Museums have a dark past, but we can fix that

Museums are beloved cultural institutions, with more than 850 million visits each year in the U.S. alone. But behind the scenes, a war is raging – many cultures want their heritage returned to its place of origin. In this enlightening talk, Museum Curator Chip Colwell offers a surprising solution to this complicated ethical dilemma.

Chip Colwell is the Senior Curator of Anthropology at the Denver Museum of Nature & Science. He’s published 10 books, most recently Plundered Skulls and Stolen Spirits: Inside the Fight to Reclaim Native America’s Culture.

A previous speaker at Point of Departure, his work has been featured in publications like The New York Times, The Guardian, Salon, and Slate. Chip is the founding Editor-in-Chief of, an online magazine about anthropological discoveries.

Here, we talk about million-year-old-axes, amazing high school teachers, and the minimalist life of the hunter.

Discoveries in anthropology are overwhelming—how do you decide what’s important and relevant when curating an exhibit?

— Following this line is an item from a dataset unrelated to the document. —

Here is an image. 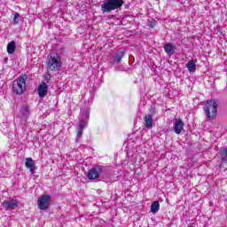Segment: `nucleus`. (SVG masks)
<instances>
[{"mask_svg": "<svg viewBox=\"0 0 227 227\" xmlns=\"http://www.w3.org/2000/svg\"><path fill=\"white\" fill-rule=\"evenodd\" d=\"M217 99H207L205 106H203V111L205 113L207 120L211 121V120H215L217 118Z\"/></svg>", "mask_w": 227, "mask_h": 227, "instance_id": "f257e3e1", "label": "nucleus"}, {"mask_svg": "<svg viewBox=\"0 0 227 227\" xmlns=\"http://www.w3.org/2000/svg\"><path fill=\"white\" fill-rule=\"evenodd\" d=\"M46 67L51 72H59L61 70V57L58 53L48 55Z\"/></svg>", "mask_w": 227, "mask_h": 227, "instance_id": "f03ea898", "label": "nucleus"}, {"mask_svg": "<svg viewBox=\"0 0 227 227\" xmlns=\"http://www.w3.org/2000/svg\"><path fill=\"white\" fill-rule=\"evenodd\" d=\"M124 3L123 0H106L101 4V12L103 13H109L114 12V10L121 8Z\"/></svg>", "mask_w": 227, "mask_h": 227, "instance_id": "7ed1b4c3", "label": "nucleus"}, {"mask_svg": "<svg viewBox=\"0 0 227 227\" xmlns=\"http://www.w3.org/2000/svg\"><path fill=\"white\" fill-rule=\"evenodd\" d=\"M100 176H107V167L98 165L90 168L87 173V178L89 180H97Z\"/></svg>", "mask_w": 227, "mask_h": 227, "instance_id": "20e7f679", "label": "nucleus"}, {"mask_svg": "<svg viewBox=\"0 0 227 227\" xmlns=\"http://www.w3.org/2000/svg\"><path fill=\"white\" fill-rule=\"evenodd\" d=\"M26 81H27V75L22 74L19 76L12 82V91L16 95H22L26 91Z\"/></svg>", "mask_w": 227, "mask_h": 227, "instance_id": "39448f33", "label": "nucleus"}, {"mask_svg": "<svg viewBox=\"0 0 227 227\" xmlns=\"http://www.w3.org/2000/svg\"><path fill=\"white\" fill-rule=\"evenodd\" d=\"M38 208L40 210H47L51 207V195L44 194L37 200Z\"/></svg>", "mask_w": 227, "mask_h": 227, "instance_id": "423d86ee", "label": "nucleus"}, {"mask_svg": "<svg viewBox=\"0 0 227 227\" xmlns=\"http://www.w3.org/2000/svg\"><path fill=\"white\" fill-rule=\"evenodd\" d=\"M19 207V201L17 200H9L4 201V208L6 210H15Z\"/></svg>", "mask_w": 227, "mask_h": 227, "instance_id": "0eeeda50", "label": "nucleus"}, {"mask_svg": "<svg viewBox=\"0 0 227 227\" xmlns=\"http://www.w3.org/2000/svg\"><path fill=\"white\" fill-rule=\"evenodd\" d=\"M38 91V95L41 98H43V97H45V95H47L48 91H49V85H47V83H45V82H43L37 89Z\"/></svg>", "mask_w": 227, "mask_h": 227, "instance_id": "6e6552de", "label": "nucleus"}, {"mask_svg": "<svg viewBox=\"0 0 227 227\" xmlns=\"http://www.w3.org/2000/svg\"><path fill=\"white\" fill-rule=\"evenodd\" d=\"M18 116L21 118V120H27V118H29V106L27 105L22 106Z\"/></svg>", "mask_w": 227, "mask_h": 227, "instance_id": "1a4fd4ad", "label": "nucleus"}, {"mask_svg": "<svg viewBox=\"0 0 227 227\" xmlns=\"http://www.w3.org/2000/svg\"><path fill=\"white\" fill-rule=\"evenodd\" d=\"M184 121L182 119H176L174 123V132L177 135L182 134V130H184Z\"/></svg>", "mask_w": 227, "mask_h": 227, "instance_id": "9d476101", "label": "nucleus"}, {"mask_svg": "<svg viewBox=\"0 0 227 227\" xmlns=\"http://www.w3.org/2000/svg\"><path fill=\"white\" fill-rule=\"evenodd\" d=\"M163 49L168 56H173L176 51V46L171 43H168L163 46Z\"/></svg>", "mask_w": 227, "mask_h": 227, "instance_id": "9b49d317", "label": "nucleus"}, {"mask_svg": "<svg viewBox=\"0 0 227 227\" xmlns=\"http://www.w3.org/2000/svg\"><path fill=\"white\" fill-rule=\"evenodd\" d=\"M25 166L27 169H29L32 175H35V169H36V166L35 165V160L33 158H27Z\"/></svg>", "mask_w": 227, "mask_h": 227, "instance_id": "f8f14e48", "label": "nucleus"}, {"mask_svg": "<svg viewBox=\"0 0 227 227\" xmlns=\"http://www.w3.org/2000/svg\"><path fill=\"white\" fill-rule=\"evenodd\" d=\"M144 125L145 129H152L153 127V116L152 114H146L145 116Z\"/></svg>", "mask_w": 227, "mask_h": 227, "instance_id": "ddd939ff", "label": "nucleus"}, {"mask_svg": "<svg viewBox=\"0 0 227 227\" xmlns=\"http://www.w3.org/2000/svg\"><path fill=\"white\" fill-rule=\"evenodd\" d=\"M124 57H125V51H118L117 53H115L113 59L114 65H118L121 63V59H123Z\"/></svg>", "mask_w": 227, "mask_h": 227, "instance_id": "4468645a", "label": "nucleus"}, {"mask_svg": "<svg viewBox=\"0 0 227 227\" xmlns=\"http://www.w3.org/2000/svg\"><path fill=\"white\" fill-rule=\"evenodd\" d=\"M15 49H17V43L15 41H12L7 44L8 54H13V52H15Z\"/></svg>", "mask_w": 227, "mask_h": 227, "instance_id": "2eb2a0df", "label": "nucleus"}, {"mask_svg": "<svg viewBox=\"0 0 227 227\" xmlns=\"http://www.w3.org/2000/svg\"><path fill=\"white\" fill-rule=\"evenodd\" d=\"M186 68L191 74H194V72H196V62L192 59L189 60L186 64Z\"/></svg>", "mask_w": 227, "mask_h": 227, "instance_id": "dca6fc26", "label": "nucleus"}, {"mask_svg": "<svg viewBox=\"0 0 227 227\" xmlns=\"http://www.w3.org/2000/svg\"><path fill=\"white\" fill-rule=\"evenodd\" d=\"M160 208V204H159V201H153L151 205V212L153 214H157Z\"/></svg>", "mask_w": 227, "mask_h": 227, "instance_id": "f3484780", "label": "nucleus"}, {"mask_svg": "<svg viewBox=\"0 0 227 227\" xmlns=\"http://www.w3.org/2000/svg\"><path fill=\"white\" fill-rule=\"evenodd\" d=\"M88 127V120L79 118V125L77 129L84 130Z\"/></svg>", "mask_w": 227, "mask_h": 227, "instance_id": "a211bd4d", "label": "nucleus"}, {"mask_svg": "<svg viewBox=\"0 0 227 227\" xmlns=\"http://www.w3.org/2000/svg\"><path fill=\"white\" fill-rule=\"evenodd\" d=\"M220 157L223 164H227V149H223L220 152Z\"/></svg>", "mask_w": 227, "mask_h": 227, "instance_id": "6ab92c4d", "label": "nucleus"}, {"mask_svg": "<svg viewBox=\"0 0 227 227\" xmlns=\"http://www.w3.org/2000/svg\"><path fill=\"white\" fill-rule=\"evenodd\" d=\"M82 112V115L80 116V118H82V120H90V112L88 110H84V109H81Z\"/></svg>", "mask_w": 227, "mask_h": 227, "instance_id": "aec40b11", "label": "nucleus"}, {"mask_svg": "<svg viewBox=\"0 0 227 227\" xmlns=\"http://www.w3.org/2000/svg\"><path fill=\"white\" fill-rule=\"evenodd\" d=\"M13 24H19L20 21V14L19 12H13Z\"/></svg>", "mask_w": 227, "mask_h": 227, "instance_id": "412c9836", "label": "nucleus"}, {"mask_svg": "<svg viewBox=\"0 0 227 227\" xmlns=\"http://www.w3.org/2000/svg\"><path fill=\"white\" fill-rule=\"evenodd\" d=\"M82 130L80 128H77V137H81L82 136Z\"/></svg>", "mask_w": 227, "mask_h": 227, "instance_id": "4be33fe9", "label": "nucleus"}, {"mask_svg": "<svg viewBox=\"0 0 227 227\" xmlns=\"http://www.w3.org/2000/svg\"><path fill=\"white\" fill-rule=\"evenodd\" d=\"M45 80H46L47 82H49L51 81V75L46 76Z\"/></svg>", "mask_w": 227, "mask_h": 227, "instance_id": "5701e85b", "label": "nucleus"}]
</instances>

It’s a big world, and humanity is a big subject! Often, we look for important collections, stories, or histories, which we anticipate will resonate with our visitors. But increasingly we work directly with communities to discover what stories they want to hear and tell. From these conversations, new collaborations are sparked where we try to ensure their values and viewpoints become part of the museum experience.

What has curating the anthropological collections taught you?

How vast the human experience is. I help curate everything from million-year-old ax used by our most ancient ancestors to a towering totem pole to fantastical masks used in Guatemala by Maya peasants in pageants to mock landowners. Through these things we can see the amazing breadth of how humans express themselves.

What led you to a career in anthropology?

I was fortunate enough to take an anthropology class in high school with an amazing teacher, Elliot Lax. He made the subject come alive by getting us to think about everything from the origins of language to the historical invention of races. He took us to the local zoo to study primates and used his spring break to tour the Zuni Reservation in New Mexico. By the end of that class, my heart and future were set on anthropology.

Are you a hunter or a gatherer?

Hunter! Ironically, although it’s my job to collect things for the Denver Museum, I personally am a minimalist and avoid gathering when possible.

Do you have a favorite TED talk?

No question, anthropologist Wade Davis’ “Dreams from Endangered Cultures.” If my talk is even half as good as his I’ll consider it a big success.